Copy all of the data below word for word, leaving the pictures out.
--- begin Listed entries ---
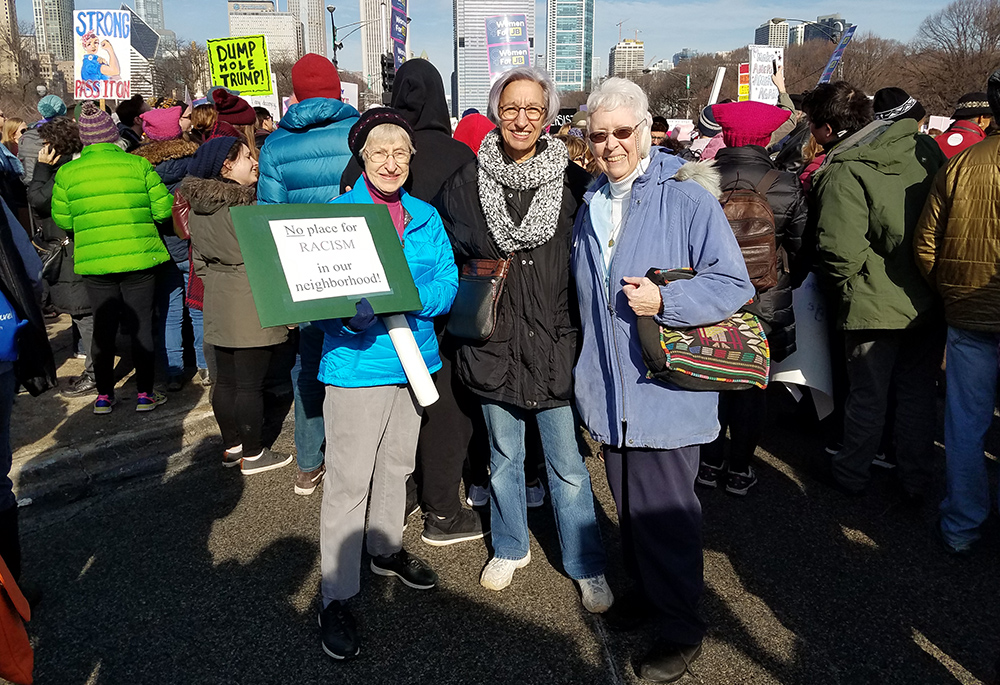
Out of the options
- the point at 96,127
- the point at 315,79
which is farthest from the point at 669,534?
the point at 96,127

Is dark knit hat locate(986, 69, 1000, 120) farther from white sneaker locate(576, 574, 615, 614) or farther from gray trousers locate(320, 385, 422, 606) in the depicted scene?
gray trousers locate(320, 385, 422, 606)

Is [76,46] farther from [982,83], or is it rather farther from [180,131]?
[982,83]

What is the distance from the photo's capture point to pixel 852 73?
51.7 metres

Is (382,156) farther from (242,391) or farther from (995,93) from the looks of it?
(995,93)

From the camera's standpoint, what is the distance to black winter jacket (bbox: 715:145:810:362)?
3.49 metres

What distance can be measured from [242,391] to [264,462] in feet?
1.61

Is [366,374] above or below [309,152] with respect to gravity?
below

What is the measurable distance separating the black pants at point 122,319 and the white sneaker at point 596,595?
3.75 metres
--- end Listed entries ---
**Finished task**
Out of the options
- the point at 96,127
- the point at 315,79
which is farthest from the point at 669,534?
the point at 96,127

Is dark knit hat locate(986, 69, 1000, 120) farther from white sneaker locate(576, 574, 615, 614) or farther from gray trousers locate(320, 385, 422, 606) in the depicted scene?
gray trousers locate(320, 385, 422, 606)

Is [76,46] farther from [982,83], or is it rather farther from [180,131]?
[982,83]

What is the distance from the photo's capture point to pixel 852 73?
51.7 metres

Is (382,156) farther from (242,391) or farther from (995,93) from the looks of it?
(995,93)

From the camera's standpoint, what is the distance to black winter jacket (bbox: 715:145:810:362)?
3.49 metres

What distance can be measured from [242,391] to [264,462] in feet?
1.61

Is [366,374] above or below [309,152] with respect to gravity?
below

What is the measurable distance separating the black pants at point 122,319 and the white sneaker at point 596,595?
3.75 metres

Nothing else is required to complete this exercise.